Sem as legendas conservadoras, 2016 é um filme bem mais nítido
Por Celso Rocha de Barros
Michel Temer deu um ministério a Moreira Franco para lhe garantir foro privilegiado, como Dilma havia feito com Lula. Não se sabe se Bessias estava disponível para entregar o termo de posse ao novo ministro, mas, se não estava, tenho certeza de que Bodrigo Baia ou Bomero Bucá certamente se prestaram a fazê-lo.
Por algum motivo, ninguém gravou a conversa entre Temer e Moreira, mas gosto de pensar que deve ter sido algo assim (imagine William Bonner lendo):
– Moreira, o juiz achou que [o presidente falou um palavrão]-nos-ia, mas já inventei aqui uma [o presidente falou um palavrão] de um ministério para você garantir a [o presidente falou um palavrão] do foro.

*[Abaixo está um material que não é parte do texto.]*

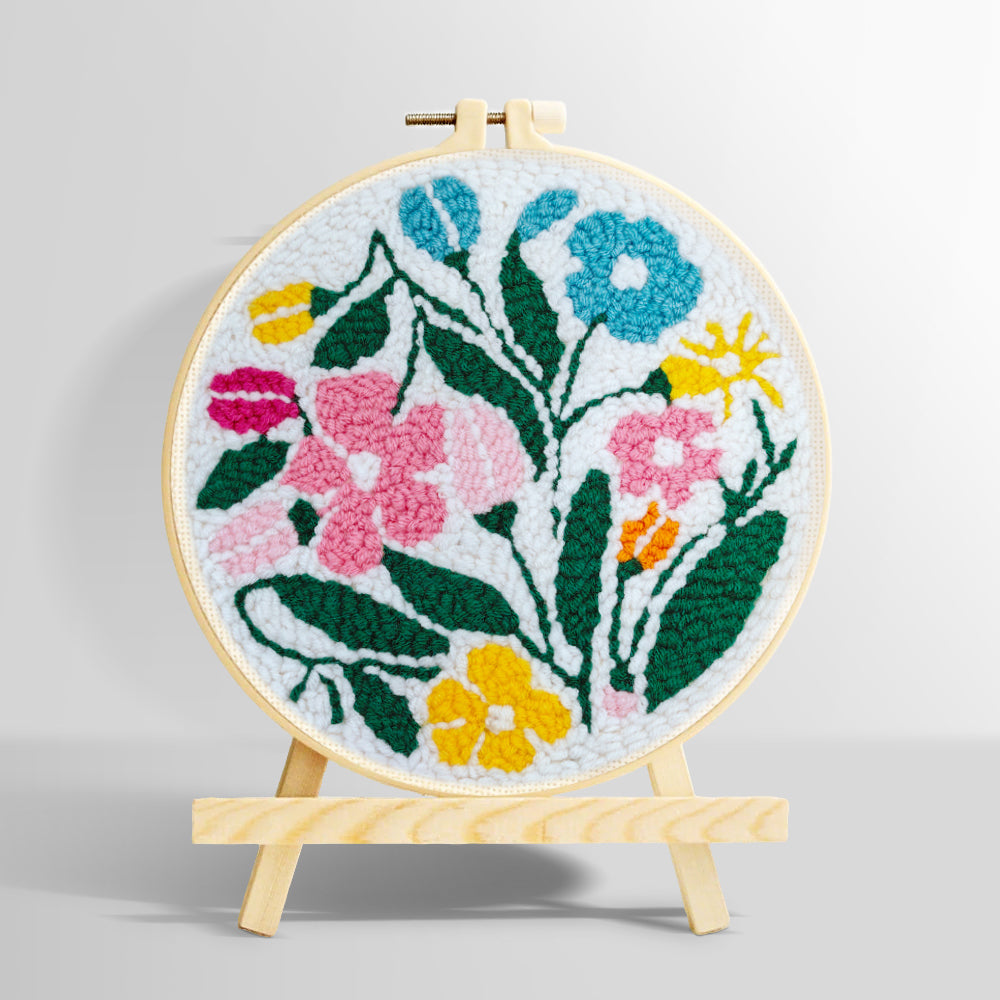 Colorful summer blooms punch needle kit for beginners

Fora da área econômica, todo o ministério de Temer está ali para ganhar foro: não há por que achar que Moreira é mais ou menos culpado só porque chegou por último. O mesmo, naturalmente, era verdade sobre Lula em 2016. Não chega a ser bonito, mas é isso.

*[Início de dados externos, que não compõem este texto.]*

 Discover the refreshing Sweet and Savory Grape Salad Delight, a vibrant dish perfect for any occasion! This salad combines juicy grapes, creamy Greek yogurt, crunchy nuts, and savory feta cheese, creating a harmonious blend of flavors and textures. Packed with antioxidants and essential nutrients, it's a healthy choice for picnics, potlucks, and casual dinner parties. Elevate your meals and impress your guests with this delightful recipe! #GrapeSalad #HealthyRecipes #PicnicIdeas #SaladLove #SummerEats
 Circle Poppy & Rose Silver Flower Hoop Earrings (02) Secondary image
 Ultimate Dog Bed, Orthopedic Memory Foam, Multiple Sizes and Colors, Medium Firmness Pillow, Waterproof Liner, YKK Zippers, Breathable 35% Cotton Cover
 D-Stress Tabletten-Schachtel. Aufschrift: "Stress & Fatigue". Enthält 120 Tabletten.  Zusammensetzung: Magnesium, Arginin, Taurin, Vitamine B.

Se é isso, por que o Carnaval do ano passado, em que editorial em cima de editorial, corrente de WhatsApp em cima de corrente de WhatsApp, deixaram claro que a nomeação de Lula era a maior tragédia desde a Peste Negra?
Porque indignação política também é política, e mesmo indignação sincera tem viés. Quem está no poder agora são os indignados do ano passado.

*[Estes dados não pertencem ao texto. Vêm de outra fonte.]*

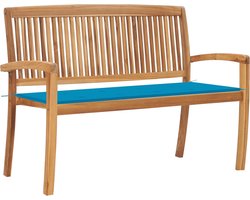 vidaXL - Tuinbank - stapelbaar - met - kussen - 128,5 - cm - massief - teakhout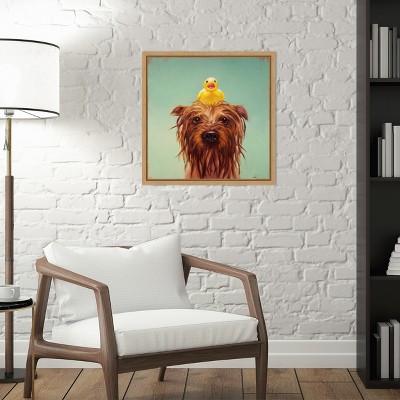 Lucia Heffernan Dog and Duck Framed Canvas Print 16 x 16-in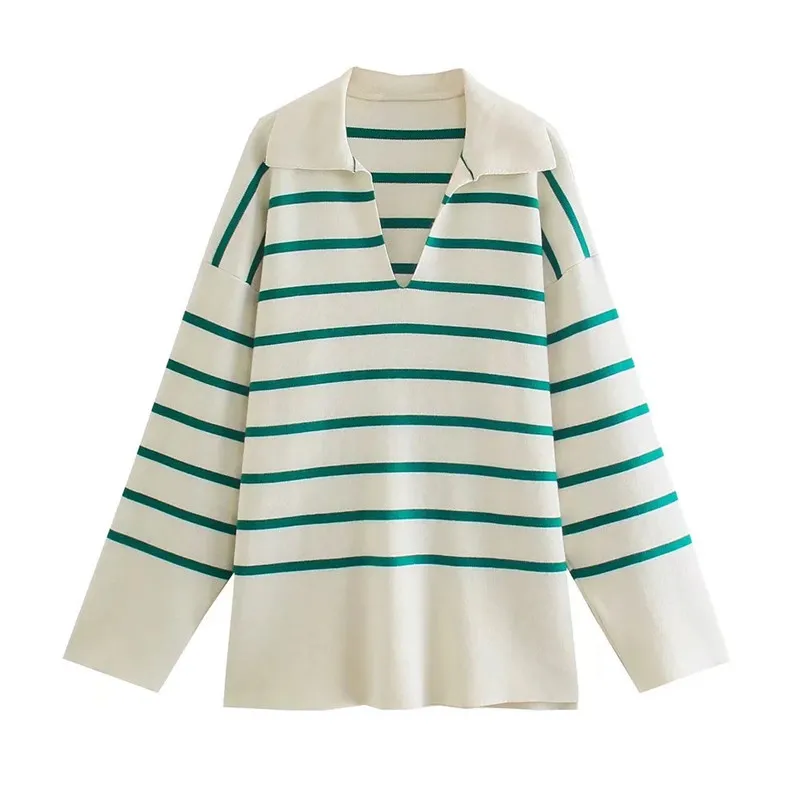 

ZA 2021 autumn new women's casual versatile elegant European and American style lapel loose striped sweater for women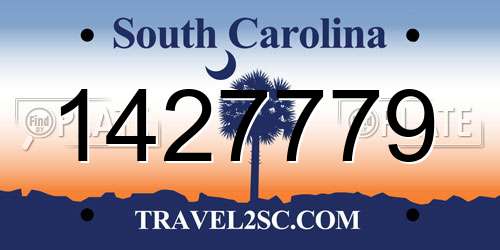 1427779 South Carolina License Plate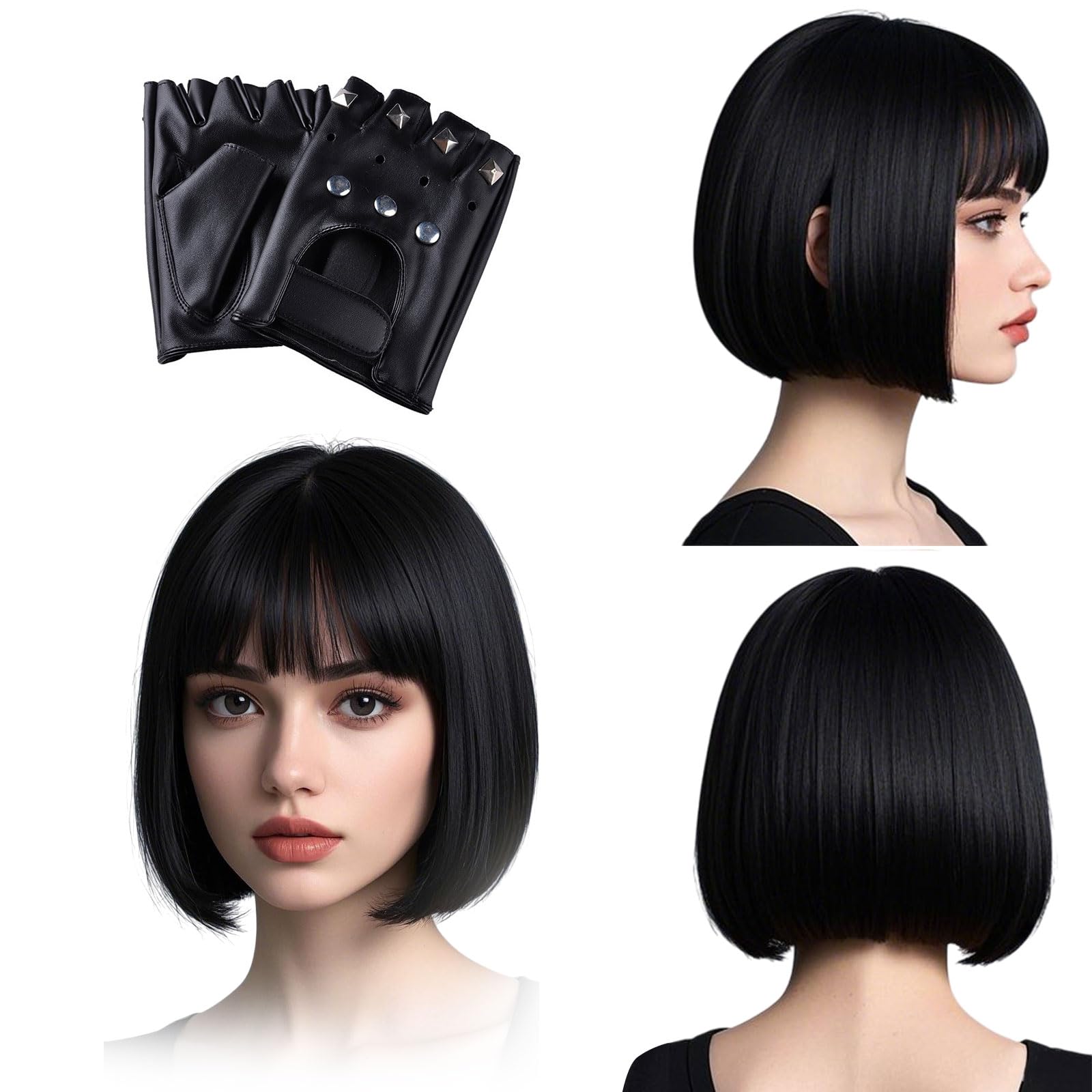 UILYNIUBlack Bob Wig Studded Gloves Short Bob with Fringe Short Synthetic Straight Wig for Women Adults TV Character Ladies Glamour Wigs Fancy Dress Adult Dress Up Wigs(Black)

A turma que foi às ruas em 2016 era o mesmo pessoal que sempre fez oposição ao PT. Têm seus motivos, inteiramente legítimos, para fazê-lo, desde posições ideológicas até interesse de classe. As passeatas de 2015 foram exatamente a mesma coisa que as passeatas que a esquerda sempre fez: luta política. E foram igualmente legítimas e esclarecidas. O que aconteceu no Brasil em 2015-2016 foi uma disputa de poder, a direita venceu, a esquerda perdeu.
O discurso moralista de 2015 era inteiramente baseado em fingir que não sabíamos que as denúncias contra o PT eram só o começo de uma onda de acusações que atingiriam a classe política como um todo. Todos os políticos de direita que defenderam o impeachment estão prestes a serem denunciados por terem recebido o mesmo dinheiro do mesmo cartel de empreiteiras que fraudava licitações na Petrobras (e em toda parte).
A direita derrubou o PT torcendo para que aquilo fosse satisfação suficiente para a opinião pública, e desde então tenta se equilibrar nessa esperança. Diga-se, em defesa da estratégia: ainda não caíram.
Quem jogou 2016 no modo honesto, na verdade, deparou-se com uma escolha moral muito mais difícil do que “honestos contra corruptos”: era melhor danificar nossa democracia para que o ajuste econômico fosse feito de forma mais consistente, ou preservá-la intacta com o risco de que a crise econômica se aprofundasse?
A escolha foi posta porque a melhor alternativa, deixar que Dilma Rousseff terminasse seu mandato e que Levy ou Barbosa fizessem o ajuste, foi recusada por todos os atores relevantes. Duvido que os historiadores não descubram um dia que essa recusa nos custou mais pontos percentuais de PIB do que a queda dos preços das commodities.
Sem as legendas que lhe foram sobrepostas pelos comentaristas conservadores, 2016 é um filme menos moralmente edificante, mas bem mais nítido; e serve bem melhor ao entendimento da situação em que estamos agora.